§ TRAVAIL DEMANDÉ:
1. Pour chacune des affirmations suivantes, dites si elle correspond au texte sur l'ARSP en répondant par oui ou non, puis citez les mots du texte qui le prouvent.
(a) L'ARSP a été lancée par le ministère le 30 octobre 2019.
(b) Les deux projets de décret ont été adoptés sans aucune modification.
(c) La loi de 2017 pourra rester telle quelle.
2. Traduisez en anglais cette phrase du texte sur l'ARSP : « La création de l’ARSP participe de l’amélioration du climat des affaires et de la promotion de l’entrepreneuriat et de la classe moyenne en République démocratique du Congo. »
3. Répondez brièvement à ces questions à partir du texte sur l'ARSP.
(a) Qui a présenté les deux projets de décret au Conseil des ministres ?
(b) Devant quelle institution Sylvestre Ilunga Ilunkamba a-t-il présenté son programme de gouvernement ?
(c) Les indicateurs de quel classement le gouvernement s'est-il engagé à suivre et à appliquer ?

§ TEXTE FOURNI:
------------

Pour faire concret, la loi de 2017, elle-même, devra être révisée pour l’adapter aux réalités. En attendant, l’ARSP va marquer sa présence à travers le pays. Elle a été mise sur orbite par le ministère des Classes moyennes, des Petites et Moyennes Entreprises et de l’Artisanat, le 30 octobre 2019. Justin Kalumba avait présenté au Conseil des ministres deux projets de décret portant création, organisation et fonctionnement de l’ARSP ainsi que création, organisation et fonctionnement du comité de suivi des activités de la sous-traitance dans le secteur privé. Ces projets de décret procédait de la nécessité d’assurer une mise en œuvre efficiente de la loi n°17/001 du 18 février 2017 fixant les règles applicables à la sous-traitance dans le secteur privé et d’apporter à l’Autorité de régulation de la sous-traitance dans le secteur privé, une jeune administration, les « appuis politiques et décisionnels nécessaires pour l’implantation convaincante des règles régissant des activités de la sous-traitance dans le secteur privé ». Les deux projets avaient été adoptés moyennant des amendements.
L’option du libéralisme
La création de l’ARSP participe de l’amélioration du climat des affaires et de la promotion de l’entrepreneuriat et de la classe moyenne en République démocratique du Congo. En effet, lors de la présentation de son programme de gouvernement à l’Assemblée nationale en vue de l’investiture, Sylvestre Ilunga Ilunkamba, le 1ER Ministre, déclarait : « L’État congolais ayant levé l’option du libéralisme économique, il va sans dire que l’exploitation de nos différentes potentialités repose largement sur les investissements privés que nous sommes appelés à attirer et à sécuriser. Pour ce faire, l’amélioration du climat des affaires, la promotion de l’entrepreneuriat et de la classe moyenne apparaissent comme des nécessités impérieuses. »
C’est dans cette optique que le gouvernement s’est engagé à finaliser le processus de mise en œuvre du Traité et des Actes uniformes de l’OHADA ; mettre en place une Charte d’investissement qui va activer un système fiscal relatif aux nouvelles sociétés industrielles, ainsi qu’aux grandes, petites et moyennes industries exportatrices ; suivre et appliquer les indicateurs d’appréciation du climat des affaires édictés par le Doing Business; susciter la culture entrepreneuriale pour permettre l’émergence d’une classe moyenne congolaise.

------------

§ DONNÉES AFFICHÉES:
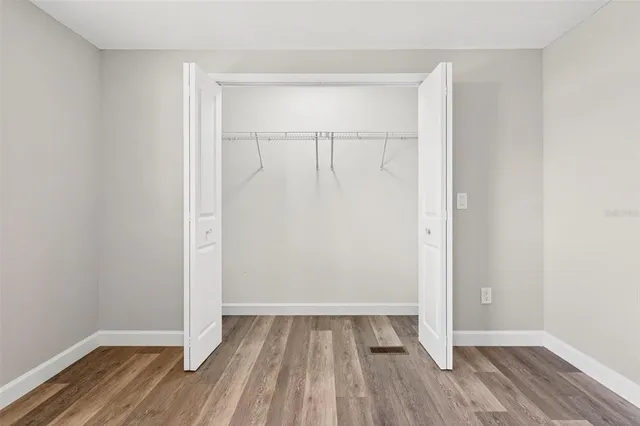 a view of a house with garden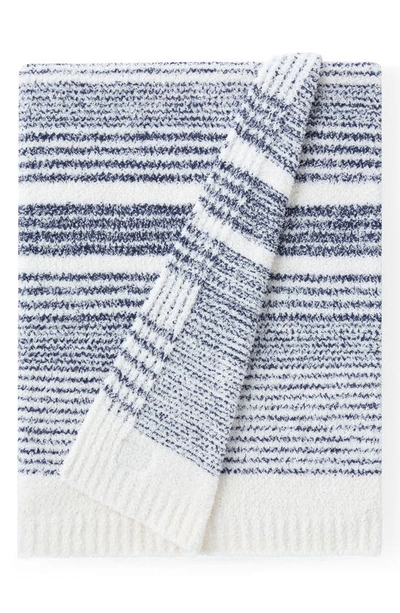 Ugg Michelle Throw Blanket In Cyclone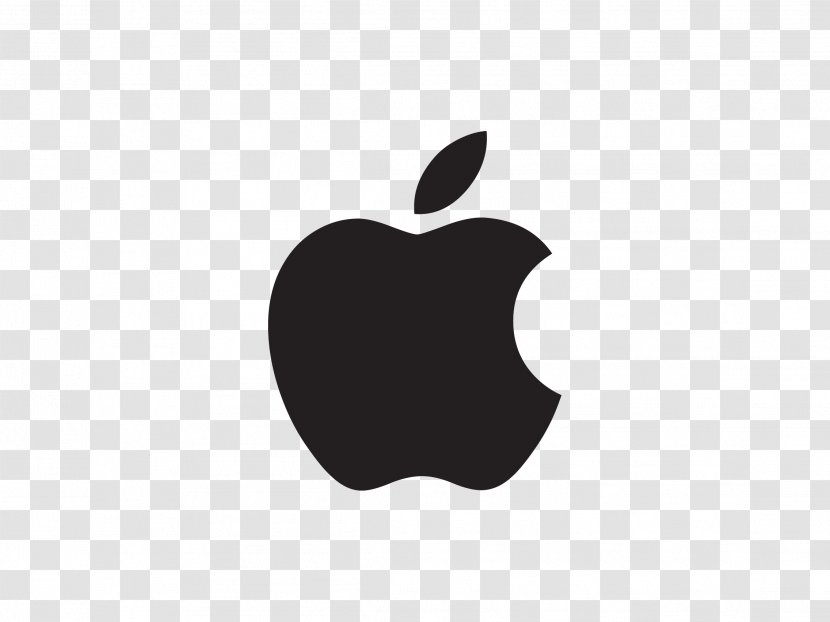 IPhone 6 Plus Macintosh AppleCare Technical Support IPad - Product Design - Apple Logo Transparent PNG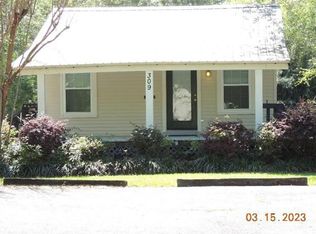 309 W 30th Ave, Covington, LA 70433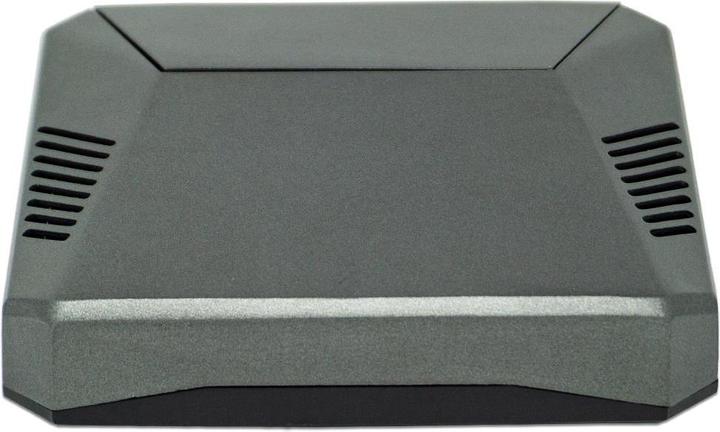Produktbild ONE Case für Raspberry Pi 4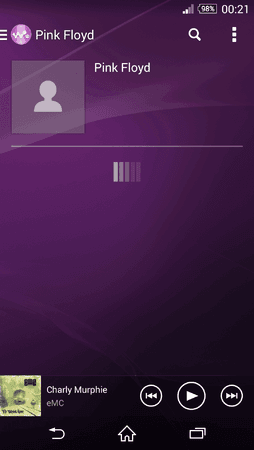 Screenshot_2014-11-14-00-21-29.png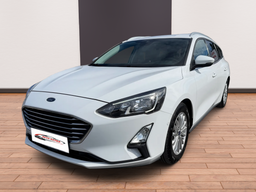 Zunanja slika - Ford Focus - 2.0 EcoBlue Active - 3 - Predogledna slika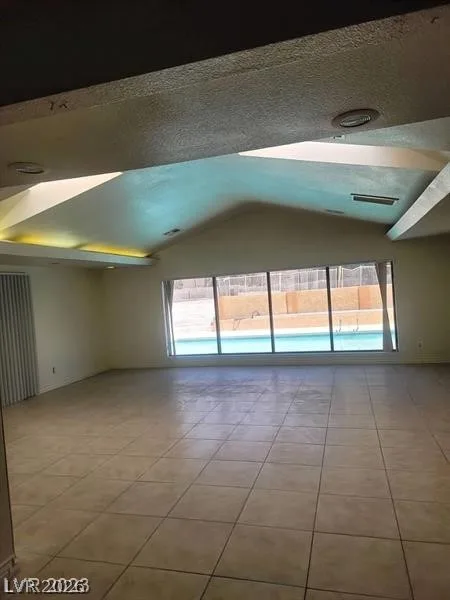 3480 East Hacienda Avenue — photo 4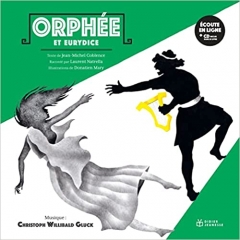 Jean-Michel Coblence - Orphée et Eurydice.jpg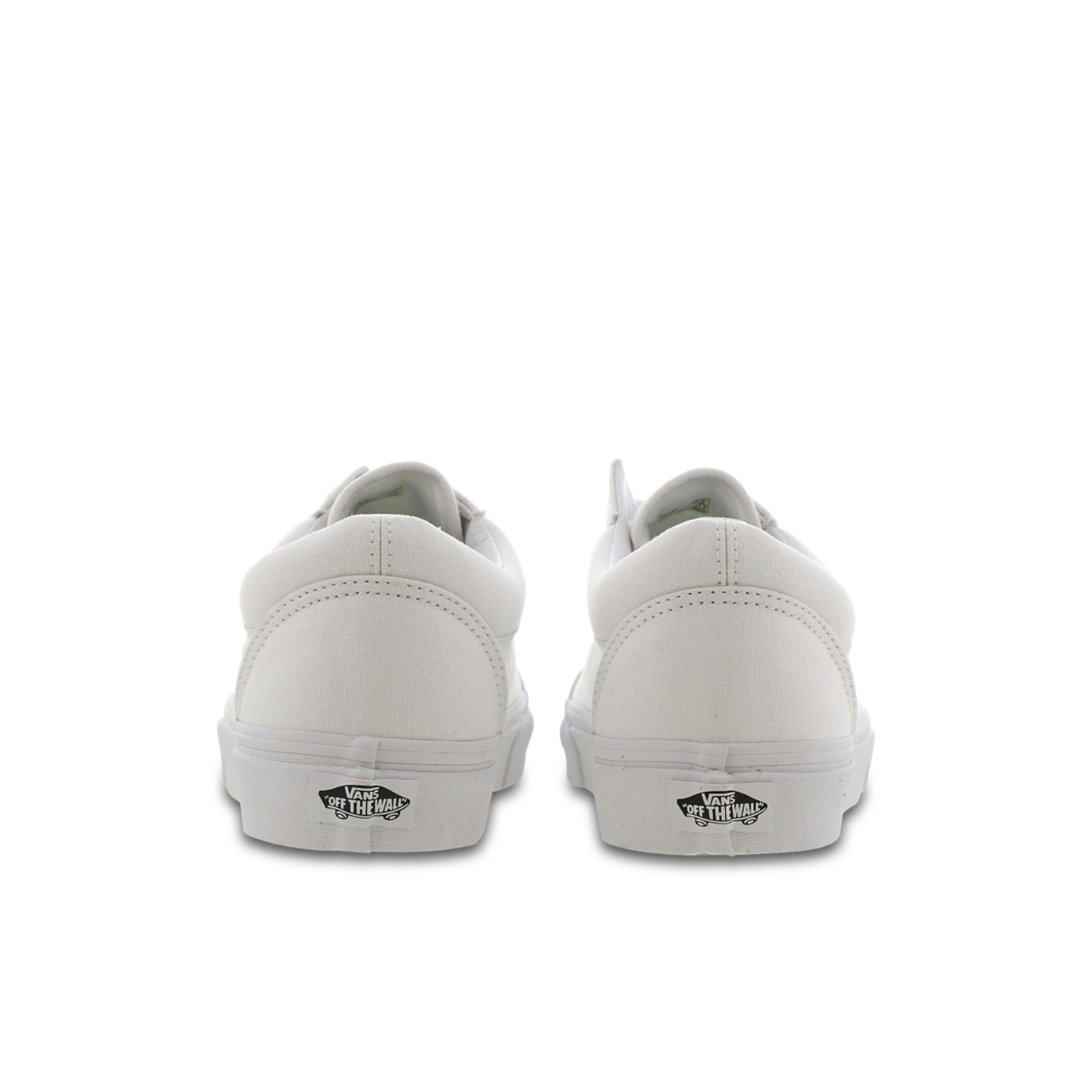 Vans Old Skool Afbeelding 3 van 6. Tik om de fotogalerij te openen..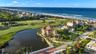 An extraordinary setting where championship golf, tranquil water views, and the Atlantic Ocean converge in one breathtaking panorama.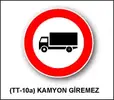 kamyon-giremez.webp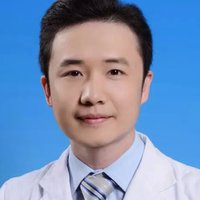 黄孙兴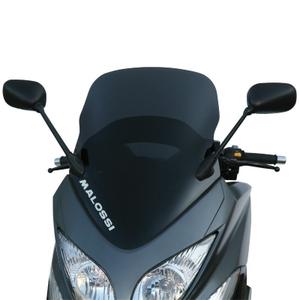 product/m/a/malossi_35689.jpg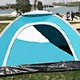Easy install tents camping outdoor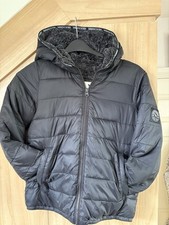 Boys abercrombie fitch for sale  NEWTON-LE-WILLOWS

------------

§ RÉPONSES DANS L'ORDRE:
1.
(a) Oui : « Elle a été mise sur orbite par le ministère des Classes moyennes, des Petites et Moyennes Entreprises et de l’Artisanat, le 30 octobre 2019. »
(b) Non : « Les deux projets avaient été adoptés moyennant des amendements. »
(c) Non : « la loi de 2017, elle-même, devra être révisée pour l’adapter aux réalités »

2. The creation of the ARSP contributes to improving the business climate and to promoting entrepreneurship and the middle class in the Democratic Republic of the Congo.

3.
(a) Justin Kalumba.
(b) L'Assemblée nationale.
(c) Ceux du Doing Business.